▶ Problem to solve: Rewrite the rows below as a JSON array of strings, with one string for each line and blank lines omitted.

▶ Data:
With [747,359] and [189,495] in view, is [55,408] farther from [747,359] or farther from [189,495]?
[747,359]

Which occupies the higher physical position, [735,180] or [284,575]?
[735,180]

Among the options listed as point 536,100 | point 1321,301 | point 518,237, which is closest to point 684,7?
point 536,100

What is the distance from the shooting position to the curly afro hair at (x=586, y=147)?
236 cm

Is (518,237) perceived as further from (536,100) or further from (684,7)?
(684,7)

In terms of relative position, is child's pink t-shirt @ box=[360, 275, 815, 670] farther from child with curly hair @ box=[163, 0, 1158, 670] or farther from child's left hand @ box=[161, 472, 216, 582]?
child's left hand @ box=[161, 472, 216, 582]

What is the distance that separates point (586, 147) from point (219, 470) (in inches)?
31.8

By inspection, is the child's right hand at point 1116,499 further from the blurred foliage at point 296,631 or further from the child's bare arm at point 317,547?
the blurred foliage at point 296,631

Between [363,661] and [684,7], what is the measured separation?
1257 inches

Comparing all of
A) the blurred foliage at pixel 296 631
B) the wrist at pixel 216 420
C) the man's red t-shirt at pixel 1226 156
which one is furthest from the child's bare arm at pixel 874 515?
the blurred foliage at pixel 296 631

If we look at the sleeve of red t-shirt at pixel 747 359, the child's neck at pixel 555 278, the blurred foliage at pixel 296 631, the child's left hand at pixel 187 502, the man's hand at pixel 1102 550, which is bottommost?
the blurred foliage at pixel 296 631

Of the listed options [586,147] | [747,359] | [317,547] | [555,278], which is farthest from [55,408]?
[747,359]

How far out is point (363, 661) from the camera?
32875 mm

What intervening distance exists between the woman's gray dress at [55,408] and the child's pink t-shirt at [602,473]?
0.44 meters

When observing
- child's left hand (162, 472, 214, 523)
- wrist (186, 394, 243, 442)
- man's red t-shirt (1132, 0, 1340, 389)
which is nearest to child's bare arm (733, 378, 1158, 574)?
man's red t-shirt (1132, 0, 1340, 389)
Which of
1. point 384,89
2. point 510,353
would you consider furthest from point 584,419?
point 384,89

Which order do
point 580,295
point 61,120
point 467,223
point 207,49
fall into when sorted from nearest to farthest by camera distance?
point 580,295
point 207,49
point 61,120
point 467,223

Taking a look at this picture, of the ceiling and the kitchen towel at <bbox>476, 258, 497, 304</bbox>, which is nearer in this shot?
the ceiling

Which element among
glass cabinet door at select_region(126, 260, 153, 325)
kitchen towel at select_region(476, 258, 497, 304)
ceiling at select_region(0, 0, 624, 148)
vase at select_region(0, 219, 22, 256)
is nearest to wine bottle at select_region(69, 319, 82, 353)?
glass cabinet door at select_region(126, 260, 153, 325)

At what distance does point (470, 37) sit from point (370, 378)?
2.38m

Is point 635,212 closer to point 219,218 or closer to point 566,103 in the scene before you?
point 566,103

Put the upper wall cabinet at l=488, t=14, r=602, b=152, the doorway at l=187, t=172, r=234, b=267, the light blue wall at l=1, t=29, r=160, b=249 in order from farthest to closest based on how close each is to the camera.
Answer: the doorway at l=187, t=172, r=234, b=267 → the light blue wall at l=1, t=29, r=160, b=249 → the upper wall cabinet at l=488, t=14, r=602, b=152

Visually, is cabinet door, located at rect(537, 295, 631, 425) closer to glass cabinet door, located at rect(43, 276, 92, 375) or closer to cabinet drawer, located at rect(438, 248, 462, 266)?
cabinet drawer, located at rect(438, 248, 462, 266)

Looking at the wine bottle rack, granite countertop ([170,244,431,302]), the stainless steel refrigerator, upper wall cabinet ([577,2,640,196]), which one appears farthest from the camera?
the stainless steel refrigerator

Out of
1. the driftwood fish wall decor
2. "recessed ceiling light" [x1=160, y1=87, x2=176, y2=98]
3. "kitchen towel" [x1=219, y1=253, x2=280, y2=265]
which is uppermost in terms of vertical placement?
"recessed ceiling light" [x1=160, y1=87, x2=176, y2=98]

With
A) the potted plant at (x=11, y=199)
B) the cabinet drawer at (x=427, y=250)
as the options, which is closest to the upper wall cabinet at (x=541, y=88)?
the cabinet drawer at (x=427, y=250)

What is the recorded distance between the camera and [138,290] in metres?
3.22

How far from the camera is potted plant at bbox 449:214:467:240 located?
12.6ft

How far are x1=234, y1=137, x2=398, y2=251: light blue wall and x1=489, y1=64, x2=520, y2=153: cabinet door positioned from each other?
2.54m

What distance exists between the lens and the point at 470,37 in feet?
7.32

▶ Worked answer:
[
  "With [747,359] and [189,495] in view, is [55,408] farther from [747,359] or farther from [189,495]?",
  "[747,359]",
  "Which occupies the higher physical position, [735,180] or [284,575]?",
  "[735,180]",
  "Among the options listed as point 536,100 | point 1321,301 | point 518,237, which is closest to point 684,7?",
  "point 536,100",
  "What is the distance from the shooting position to the curly afro hair at (x=586, y=147)?",
  "236 cm",
  "Is (518,237) perceived as further from (536,100) or further from (684,7)?",
  "(684,7)",
  "In terms of relative position, is child's pink t-shirt @ box=[360, 275, 815, 670] farther from child with curly hair @ box=[163, 0, 1158, 670] or farther from child's left hand @ box=[161, 472, 216, 582]?",
  "child's left hand @ box=[161, 472, 216, 582]",
  "What is the distance that separates point (586, 147) from point (219, 470) (in inches)?",
  "31.8",
  "By inspection, is the child's right hand at point 1116,499 further from the blurred foliage at point 296,631 or further from the child's bare arm at point 317,547?",
  "the blurred foliage at point 296,631",
  "Between [363,661] and [684,7], what is the measured separation?",
  "1257 inches",
  "Comparing all of",
  "A) the blurred foliage at pixel 296 631",
  "B) the wrist at pixel 216 420",
  "C) the man's red t-shirt at pixel 1226 156",
  "which one is furthest from the child's bare arm at pixel 874 515?",
  "the blurred foliage at pixel 296 631",
  "If we look at the sleeve of red t-shirt at pixel 747 359, the child's neck at pixel 555 278, the blurred foliage at pixel 296 631, the child's left hand at pixel 187 502, the man's hand at pixel 1102 550, which is bottommost?",
  "the blurred foliage at pixel 296 631",
  "Of the listed options [586,147] | [747,359] | [317,547] | [555,278], which is farthest from [55,408]?",
  "[747,359]",
  "How far out is point (363, 661) from the camera?",
  "32875 mm",
  "What intervening distance exists between the woman's gray dress at [55,408] and the child's pink t-shirt at [602,473]?",
  "0.44 meters",
  "When observing",
  "- child's left hand (162, 472, 214, 523)",
  "- wrist (186, 394, 243, 442)",
  "- man's red t-shirt (1132, 0, 1340, 389)",
  "which is nearest to child's bare arm (733, 378, 1158, 574)?",
  "man's red t-shirt (1132, 0, 1340, 389)",
  "Which of",
  "1. point 384,89",
  "2. point 510,353",
  "would you consider furthest from point 584,419?",
  "point 384,89",
  "Which order do",
  "point 580,295",
  "point 61,120",
  "point 467,223",
  "point 207,49",
  "fall into when sorted from nearest to farthest by camera distance?",
  "point 580,295",
  "point 207,49",
  "point 61,120",
  "point 467,223",
  "Taking a look at this picture, of the ceiling and the kitchen towel at <bbox>476, 258, 497, 304</bbox>, which is nearer in this shot?",
  "the ceiling",
  "Which element among",
  "glass cabinet door at select_region(126, 260, 153, 325)",
  "kitchen towel at select_region(476, 258, 497, 304)",
  "ceiling at select_region(0, 0, 624, 148)",
  "vase at select_region(0, 219, 22, 256)",
  "is nearest to wine bottle at select_region(69, 319, 82, 353)?",
  "glass cabinet door at select_region(126, 260, 153, 325)",
  "At what distance does point (470, 37) sit from point (370, 378)?",
  "2.38m",
  "Is point 635,212 closer to point 219,218 or closer to point 566,103 in the scene before you?",
  "point 566,103",
  "Put the upper wall cabinet at l=488, t=14, r=602, b=152, the doorway at l=187, t=172, r=234, b=267, the light blue wall at l=1, t=29, r=160, b=249 in order from farthest to closest based on how close each is to the camera.",
  "Answer: the doorway at l=187, t=172, r=234, b=267 → the light blue wall at l=1, t=29, r=160, b=249 → the upper wall cabinet at l=488, t=14, r=602, b=152",
  "Visually, is cabinet door, located at rect(537, 295, 631, 425) closer to glass cabinet door, located at rect(43, 276, 92, 375) or closer to cabinet drawer, located at rect(438, 248, 462, 266)?",
  "cabinet drawer, located at rect(438, 248, 462, 266)",
  "Looking at the wine bottle rack, granite countertop ([170,244,431,302]), the stainless steel refrigerator, upper wall cabinet ([577,2,640,196]), which one appears farthest from the camera?",
  "the stainless steel refrigerator",
  "Out of",
  "1. the driftwood fish wall decor",
  "2. \"recessed ceiling light\" [x1=160, y1=87, x2=176, y2=98]",
  "3. \"kitchen towel\" [x1=219, y1=253, x2=280, y2=265]",
  "which is uppermost in terms of vertical placement?",
  "\"recessed ceiling light\" [x1=160, y1=87, x2=176, y2=98]",
  "With",
  "A) the potted plant at (x=11, y=199)",
  "B) the cabinet drawer at (x=427, y=250)",
  "as the options, which is closest to the upper wall cabinet at (x=541, y=88)?",
  "the cabinet drawer at (x=427, y=250)",
  "What is the recorded distance between the camera and [138,290] in metres?",
  "3.22",
  "How far from the camera is potted plant at bbox 449:214:467:240 located?",
  "12.6ft",
  "How far are x1=234, y1=137, x2=398, y2=251: light blue wall and x1=489, y1=64, x2=520, y2=153: cabinet door positioned from each other?",
  "2.54m",
  "What distance exists between the lens and the point at 470,37 in feet?",
  "7.32"
]